[Source texts of formatted documents]
▶

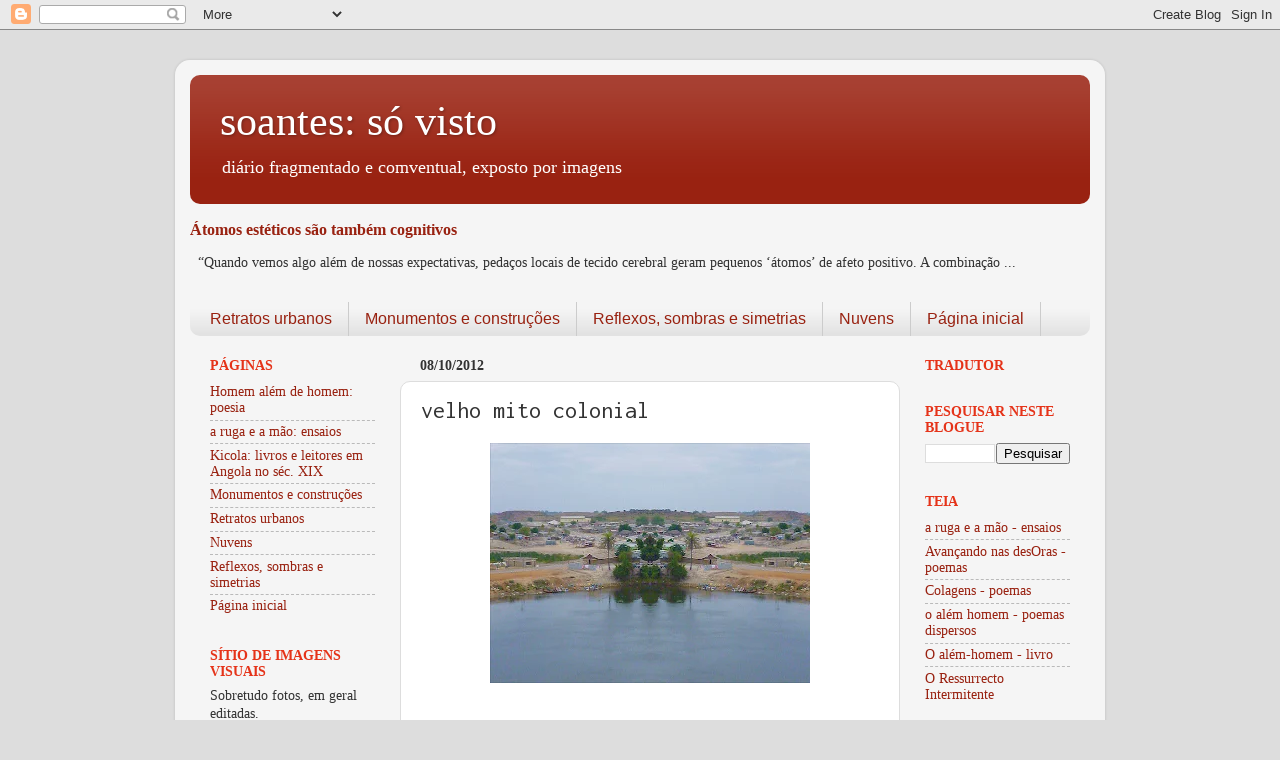

--- FILE ---
content_type: text/html; charset=UTF-8
request_url: https://sovisto.xn--svisto-bxa.com/b/stats?style=WHITE_TRANSPARENT&timeRange=ALL_TIME&token=APq4FmDMF2sTLy5x6jtcX8_HqrhZEwmdi1F6Zf9_S6ScaJKqP1lUs5pBDWCO1rf010eMMnuLeG0BvlgT-mNZlKfjtJFGwpML7Q
body_size: 36
content:
{"total":896550,"sparklineOptions":{"backgroundColor":{"fillOpacity":0.1,"fill":"#ffffff"},"series":[{"areaOpacity":0.3,"color":"#fff"}]},"sparklineData":[[0,20],[1,17],[2,8],[3,16],[4,14],[5,27],[6,23],[7,19],[8,12],[9,14],[10,19],[11,15],[12,100],[13,11],[14,26],[15,19],[16,16],[17,15],[18,5],[19,10],[20,24],[21,11],[22,13],[23,5],[24,4],[25,5],[26,4],[27,4],[28,3],[29,0]],"nextTickMs":1200000}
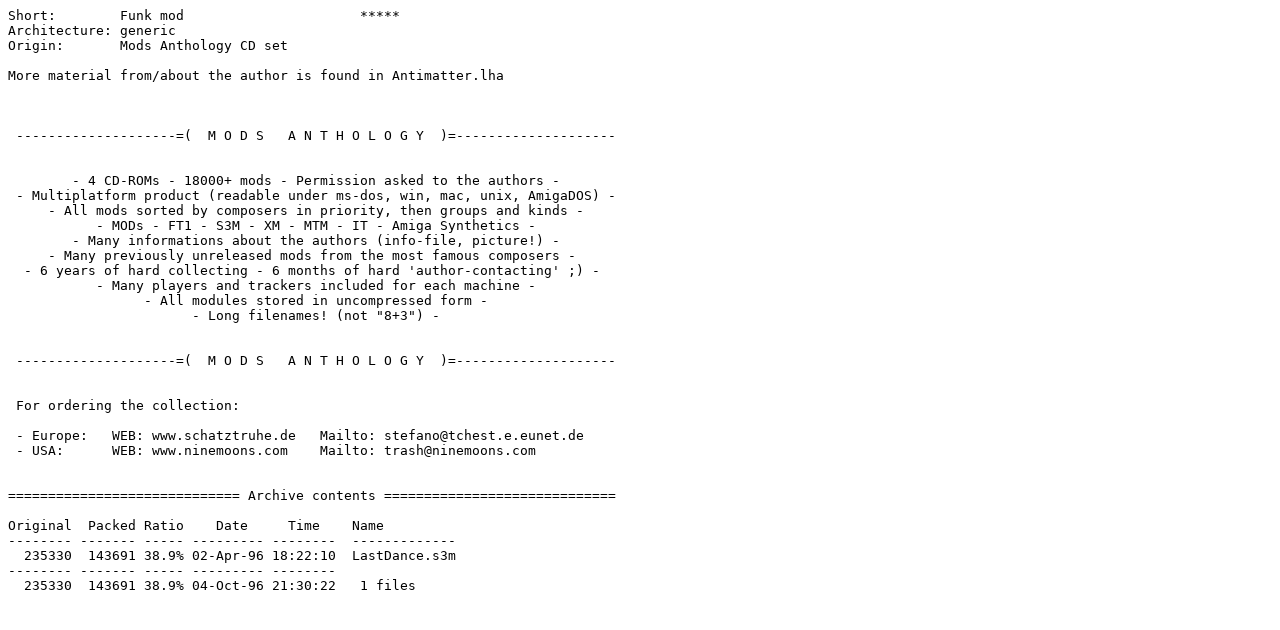

--- FILE ---
content_type: text/plain;charset=iso-8859-1
request_url: http://m68k.aminet.net/mods/bhead/LastDance.readme
body_size: 1529
content:
Short:        Funk mod                      *****
Architecture: generic
Origin:       Mods Anthology CD set

More material from/about the author is found in Antimatter.lha



 --------------------=(  M O D S   A N T H O L O G Y  )=--------------------


        - 4 CD-ROMs - 18000+ mods - Permission asked to the authors -
 - Multiplatform product (readable under ms-dos, win, mac, unix, AmigaDOS) -
     - All mods sorted by composers in priority, then groups and kinds -
           - MODs - FT1 - S3M - XM - MTM - IT - Amiga Synthetics -
        - Many informations about the authors (info-file, picture!) -
     - Many previously unreleased mods from the most famous composers -
  - 6 years of hard collecting - 6 months of hard 'author-contacting' ;) -
           - Many players and trackers included for each machine -
                 - All modules stored in uncompressed form -
                       - Long filenames! (not "8+3") -


 --------------------=(  M O D S   A N T H O L O G Y  )=--------------------


 For ordering the collection:

 - Europe:   WEB: www.schatztruhe.de   Mailto: stefano@tchest.e.eunet.de
 - USA:      WEB: www.ninemoons.com    Mailto: trash@ninemoons.com


============================= Archive contents =============================

Original  Packed Ratio    Date     Time    Name
-------- ------- ----- --------- --------  -------------
  235330  143691 38.9% 02-Apr-96 18:22:10  LastDance.s3m
-------- ------- ----- --------- --------
  235330  143691 38.9% 04-Oct-96 21:30:22   1 files
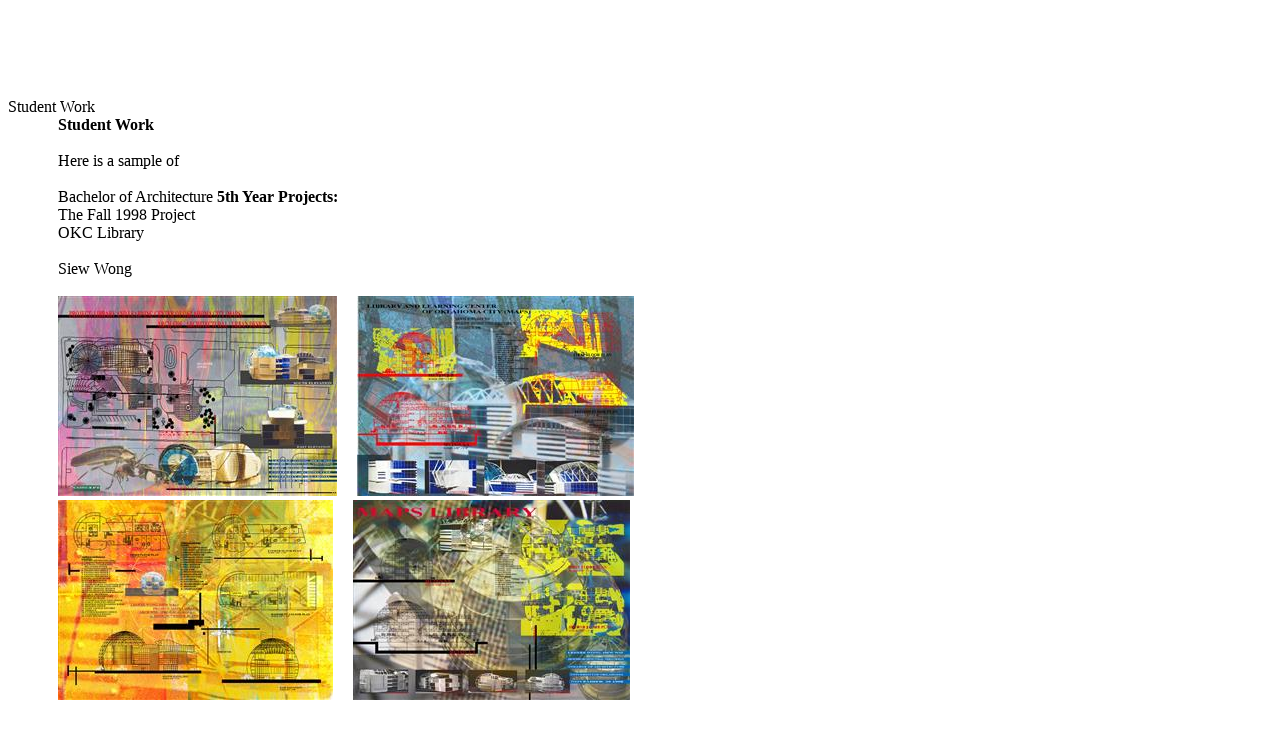

--- FILE ---
content_type: text/html; charset=UTF-8
request_url: https://ouarchitecture.com/arch/5595wong/
body_size: 667
content:
<!DOCTYPE html>
<html lang="en">

<HEAD>
<TITLE>OU Division of Architecture</TITLE>

<META content="text/html; charset=UTF-8" http-equiv=content-type>
<META name="robots" content="index,follow">
<META name="author" content="Archive of Student Work">


<META name="description" content="Division of Architecture of the University of Oklahoma Archive of Student Work, Events, and Activities">
<META name="keywords" content="OU,Architecture,University of Oklahoma,Division of Architecture,Architecture Division, College, Pictures, Student Work, Student Design Projects, Thesis Projects, Studio, Archive">
<LINK rel=stylesheet type=text/css href="/css/main.css">
<LINK rel=stylesheet type=text/css href="/css/layout.css">
<LINK rel=stylesheet type=text/css href="/css/testc.css">

<script src="/css/window.js"></script>


</HEAD>

<BODY>


<div class="overall">


﻿<div class="row">
<div class="menu">
<b>&nbsp;</b><br>
<div class=div-menu><br></div>
<div class=div-menu><br></div>
<div class=div-menu><br></div>
<div class=div-menu>Student&nbsp;Work</div>
</div>  <!--end menu-->
<div id="main" style="min-height: calc(var(--height) - 190px);margin-left:50px; width:800px; text-align:left"><b>Student Work</b><br><br>Here is a sample of <br><br>Bachelor of Architecture <b>5th Year Projects:</b><br>The Fall 1998 Project<br/>
OKC Library<br><br>



Siew Wong<br><br>

<A HREF="lib1.jpg"><img src="lib1-sm.jpg" /></A> &nbsp; &nbsp;
<A HREF="lib2.jpg"><img src="lib2-sm.jpg" /></A> &nbsp; &nbsp;
<A HREF="lib3.jpg"><img src="lib3-sm.jpg" /></A> &nbsp; &nbsp;
<A HREF="lib4.jpg"><img src="lib4-sm.jpg" /></A><BR>

</div></div>
﻿<!-- GlobalFooter START -->

<div class="footer" style="font-size:.75rem">
An archive of student work, events, and activities at the Division of Architecture of the University of Oklahoma

</div>    <!--  end footer  -->
</div>    <!--  end overall  -->

</body>
</html>

<!-- GlobalFooter END -->





--- FILE ---
content_type: text/javascript
request_url: https://ouarchitecture.com/css/window.js
body_size: 166
content:

function updateSize() {

  var r = document.querySelector(':root');

  var myWidth = 0, myHeight = 0;
 if( typeof( window.innerWidth ) == 'number' ) {
    //Non-IE
    myWidth = window.innerWidth;
    myHeight = window.innerHeight;

  } else if( document.documentElement && ( document.documentElement.clientWidth || document.documentElement.clientHeight ) ) {
    //IE 6+ in 'standards compliant mode'
    myWidth = document.documentElement.clientWidth;
    myHeight = document.documentElement.clientHeight;

  } else if( document.body && ( document.body.clientWidth || document.body.clientHeight ) ) {
    //IE 4 compatible
    myWidth = document.body.clientWidth;
    myHeight = document.body.clientHeight;
  }

r.style.setProperty('--width', myWidth+'px');
r.style.setProperty('--height', myHeight+'px');

}

window.addEventListener("resize", updateSize);
updateSize();
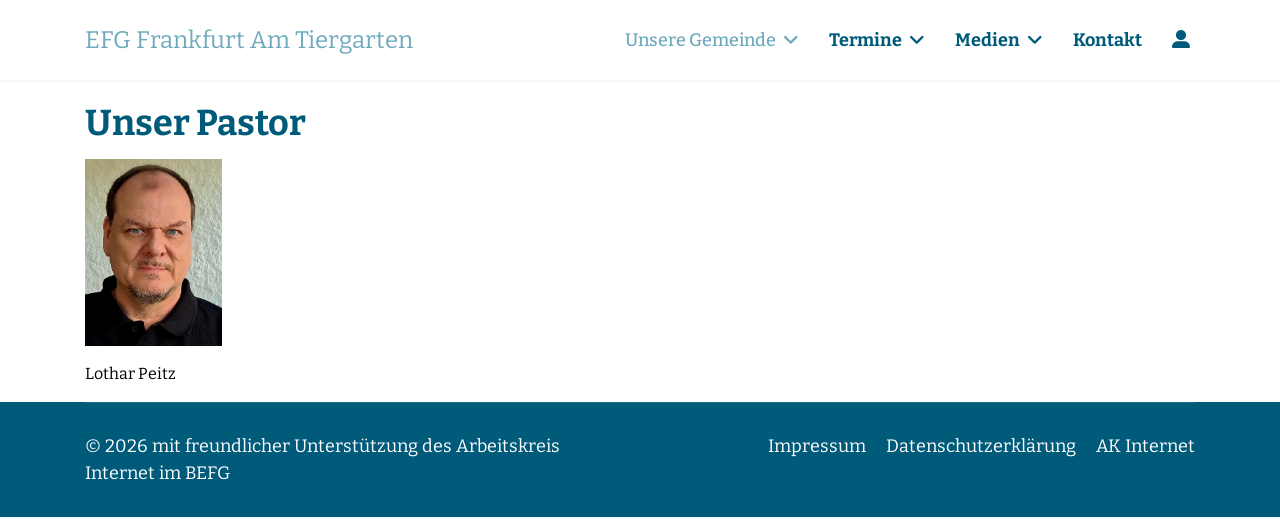

--- FILE ---
content_type: text/css
request_url: https://baptisten-frankfurt.de/templates/shaper_helixultimate/css/presets/default.css
body_size: 3930
content:
body,.sp-preloader{background-color:#ffffff;color:#000000}.sp-preloader>div{background:#6faabc}.sp-preloader>div:after{background:#ffffff}#sp-top-bar{background:#005a7a;color:#6faabc}#sp-top-bar a{color:#6faabc}#sp-header{background:#ffffff}#sp-menu ul.social-icons a:hover,#sp-menu ul.social-icons a:focus{color:#6faabc}a{color:#6faabc}a:hover,a:focus,a:active{color:#005a7a}.tags>li{display:inline-block}.tags>li a{background:rgba(111, 170, 188, 0.1);color:#6faabc}.tags>li a:hover{background:#005a7a}.article-social-share .social-share-icon ul li a{color:#000000}.article-social-share .social-share-icon ul li a:hover,.article-social-share .social-share-icon ul li a:focus{background:#6faabc}.pager>li a{border:1px solid #ededed;color:#000000}.sp-reading-progress-bar{background-color:#6faabc}.sp-megamenu-parent>li>a{color:#005a7a}.sp-megamenu-parent>li:hover>a{color:#6faabc}.sp-megamenu-parent>li.active>a,.sp-megamenu-parent>li.active:hover>a{color:#6faabc}.sp-megamenu-parent .sp-dropdown .sp-dropdown-inner{background:#d3e5eb}.sp-megamenu-parent .sp-dropdown li.sp-menu-item>a{color:#005a7a}.sp-megamenu-parent .sp-dropdown li.sp-menu-item>a:hover{color:#6faabc}.sp-megamenu-parent .sp-dropdown li.sp-menu-item.active>a{color:#6faabc}.sp-megamenu-parent .sp-mega-group>li>a{color:#005a7a}#offcanvas-toggler>.fa{color:#005a7a}#offcanvas-toggler>.fa:hover,#offcanvas-toggler>.fa:focus,#offcanvas-toggler>.fa:active{color:#6faabc}#offcanvas-toggler>.fas{color:#005a7a}#offcanvas-toggler>.fas:hover,#offcanvas-toggler>.fas:focus,#offcanvas-toggler>.fas:active{color:#6faabc}#offcanvas-toggler>.far{color:#005a7a}#offcanvas-toggler>.far:hover,#offcanvas-toggler>.far:focus,#offcanvas-toggler>.far:active{color:#6faabc}.offcanvas-menu{background-color:#ffffff;color:#005a7a}.offcanvas-menu .offcanvas-inner a{color:#252525}.offcanvas-menu .offcanvas-inner a:hover,.offcanvas-menu .offcanvas-inner a:focus,.offcanvas-menu .offcanvas-inner a:active{color:#6faabc}.offcanvas-menu .offcanvas-inner ul.menu>li a,.offcanvas-menu .offcanvas-inner ul.menu>li span{color:#252525}.offcanvas-menu .offcanvas-inner ul.menu>li a:hover,.offcanvas-menu .offcanvas-inner ul.menu>li a:focus,.offcanvas-menu .offcanvas-inner ul.menu>li span:hover,.offcanvas-menu .offcanvas-inner ul.menu>li span:focus{color:#6faabc}.offcanvas-menu .offcanvas-inner ul.menu>li.menu-parent>a>.menu-toggler,.offcanvas-menu .offcanvas-inner ul.menu>li.menu-parent>.menu-separator>.menu-toggler{color:rgba(37, 37, 37, 0.5)}.offcanvas-menu .offcanvas-inner ul.menu>li.menu-parent .menu-toggler{color:rgba(37, 37, 37, 0.5)}.offcanvas-menu .offcanvas-inner ul.menu>li li a{color:rgba(37, 37, 37, 0.8)}.btn-primary,.sppb-btn-primary{border-color:#6faabc;background-color:#6faabc}.btn-primary:hover,.sppb-btn-primary:hover{border-color:#005a7a;background-color:#005a7a}ul.social-icons>li a:hover{color:#6faabc}.sp-page-title{background:#6faabc}.layout-boxed .body-innerwrapper{background:#ffffff}.sp-module ul>li>a{color:#000000}.sp-module ul>li>a:hover{color:#6faabc}.sp-module .latestnews>div>a{color:#000000}.sp-module .latestnews>div>a:hover{color:#6faabc}.sp-module .tagscloud .tag-name:hover{background:#6faabc}.search .btn-toolbar button{background:#6faabc}#sp-footer,#sp-bottom{background:#005a7a;color:#ffffff}#sp-footer a,#sp-bottom a{color:#ffffff}#sp-footer a:hover,#sp-footer a:active,#sp-footer a:focus,#sp-bottom a:hover,#sp-bottom a:active,#sp-bottom a:focus{color:#ffffff}#sp-bottom .sp-module-content .latestnews>li>a>span{color:#ffffff}.sp-comingsoon body{background-color:#6faabc}.pagination>li>a,.pagination>li>span{color:#000000}.pagination>li>a:hover,.pagination>li>a:focus,.pagination>li>span:hover,.pagination>li>span:focus{color:#000000}.pagination>.active>a,.pagination>.active>span{border-color:#6faabc;background-color:#6faabc}.pagination>.active>a:hover,.pagination>.active>a:focus,.pagination>.active>span:hover,.pagination>.active>span:focus{border-color:#6faabc;background-color:#6faabc}.error-code,.coming-soon-number{color:#6faabc}

--- FILE ---
content_type: text/css
request_url: https://baptisten-frankfurt.de/templates/shaper_helixultimate/css/aki_custom.css
body_size: 2467
content:
/*Menu Color*/
.sp-menu-item {
  color: #005a7a;
}

@media(max-width:1299px) {
     .logo-image {
         height: 50px !important;
     }
 }


/*Hauptmenü*/
nav {
  font-family: Bitter;
  font-weight:700;
}

.sp-megamenu-parent > li > a, .sp-megamenu-parent > li > span {
  font-size: 18px;
}



.sp-menu-item:hover {
  color: #6faabc;
  cursor: pointer;
}

/*Module Bottom*/
.sp-module-content-bottom .sp-module {
  margin-bottom: 30px;
  padding: 20px;
  border: 1px solid #f5f5f5;
  border-radius: 3px;
}

/*Content-Blog */
.container-fluid.blog-featured {
padding-left: 0px;
padding-right: 0px;
}

/*Sermon Speaker Player*/
.mejs__controls:not([style*="display: none"]) {
  background: #005a7a;
}
.mejs__container, .mejs-playlist-current, .mejs__playlist-current, .mejs-playlist-current p, .mejs__playlist-current p {
  background: #fff;
  color: #000;
  font-size: 1em;
}

/*Anpassung Jahreslosungsbanner*/
.mod-banners__item img {
display: block; 
 margin: auto; 
width: 70%;
}

/*Menu Color*/
.sp-menu-item {
  color: #005a7a;
}

/*Hauptmenü*/
nav {
  font-family: Bitter;
  font-weight:700;
}

.sp-megamenu-parent > li > a, .sp-megamenu-parent > li > span {
  font-size: 18px;
}



.sp-menu-item:hover {
  color: #6faabc;
  cursor: pointer;
}

/*Module Bottom*/
.sp-module-content-bottom .sp-module {
  margin-bottom: 30px;
  padding: 20px;
  border: 1px solid #f5f5f5;
  border-radius: 3px;
}

/*Content-Blog */
.container-fluid.blog-featured {
padding-left: 0px;
padding-right: 0px;
}

/*Sermon Speaker Player */
.mejs__controls:not([style*="display: none"]) {
  background: #005a7a;
}
.mejs__container, .mejs-playlist-current, .mejs__playlist-current, .mejs-playlist-current p, .mejs__playlist-current p {
  background: #fff;
  color: #000;
  font-size: 1em;
} 

/*Modulgestaltung */
#sp-left .sp-module, #sp-right .sp-module {
  margin-top: 50px;
  border: 0px solid #f3f3f3;
  padding: 0px; 
  background: #d3e5eb;
  border-top: 0;
  border-radius: 0 0 10px 10px;
  color: #005A7A;
}

#sp-left .sp-module .sp-module-title, #sp-right .sp-module .sp-module-title {
  margin: 0 0 30px;
  padding: 0.5em;
  font-size: 22px;
  font-weight: 700;
  border-bottom: 2px solid #005A7A;
  background-color: white;
  color: #71A6B6;
  text-align: right;
}

#sp-left.sp-module-content, #sp-right .sp-module-content {
  padding: 0 2em 2em 2em;
  color: #005A7A;
}

#sp-footer { font-size: 18px;
}
.article-list .article .featured-article-badge { display: none; visibility: hidden;}
.article-details .featured-article-badge { display: none; visibility: hidden;}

◀

_Task to carry out:_ Each line above that holds the string "ouarchitecture" should be copied and shown.

_Reply:_
request_url: https://ouarchitecture.com/arch/5595wong/
request_url: https://ouarchitecture.com/css/window.js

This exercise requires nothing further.